# looking to buy a bowfish rig... or find a friend



## Bradley_G (May 24, 2009)

anyone have any suggestions on how/where to get my first bowfishing rig? I've been looking online for used bows, can pick one up for about 100 bucks, but is it worth the thought to get a youth bow? I'm only 5'9" so the draw may not be such an issue, but i was wondering on the draw weight and if youth bows will give me the "umph" to get through the fish. 

I live right on allatoona and have a boat, I'd like to get a rig in the next few weeks and get started, I'm out all the time at night fishing anyways, thought I'd have some bow fun while out there. 

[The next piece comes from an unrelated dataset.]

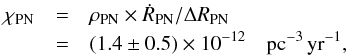 Mathematical equation: \begin{eqnarray*} \chi_{\rm PN} &=& \rho_{\rm PN} \times \dot{R}_{\rm PN} / \Delta R_{\rm PN} \\ \phantom{\chi_{\rm PN} }&=& (1.4\pm0.5) \times 10^{-12} \rm\quad pc^{-3}\,yr^{-1} , \end{eqnarray*}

Anyone have any used/old/cheap gear that they'd look to sell, or a good idea on getting/setting up my first rig?


----------



## jleach (May 24, 2009)

Try checking the local pawn shops for a bow.  I got my bow for $40.00.  You can find them cheaper than that and sometimes haggle over price but make sure you check it out good and know what you are getting.

John


----------



## bronco611 (May 27, 2009)

*bowfishing bow*

look under archery trade and sale, there is a pretty good setup there for 150. set up ready to go. that is not a bad price for what is available.


----------



## castandblast (Mar 9, 2010)

I have a boat rig that I can take you out on. I used to live in Cartersville, but just moved to south Ga. I still have family there and visit frequently. On the bow set up; you just got to shell out some money. This is an expensive sport for some trash fish! I do have a youth bow that I shoot frequently and Im 6'2. Pm me and I'll try to set something up for you this summer when the water warms up.


----------



## thompsonsz71 (Mar 10, 2010)

i shoot a youth bow... mission menace will straight smack some fish


----------



## Buckaholic2000 (Mar 10, 2010)

Any bow will do you just need something you can turn down to about 40 or 45 lbs and you can get a Muzzy Bowfishing kit for about $110 bucks.  So if you can find an old bow or a youth bow for 30-60 bucks you can get out pretty cheap.  I am working on a boat now PM me later in the year and maybe we can get out on Toona one night


----------



## Flaustin1 (Mar 11, 2010)

I shoot an old pearson colt recurve 50# @ 28" .  I screwed a ams retreiver to the riser and it works great.  you can pick up a good bowfishing bow at dang near any pawn shop but dont skimp on the reel.


----------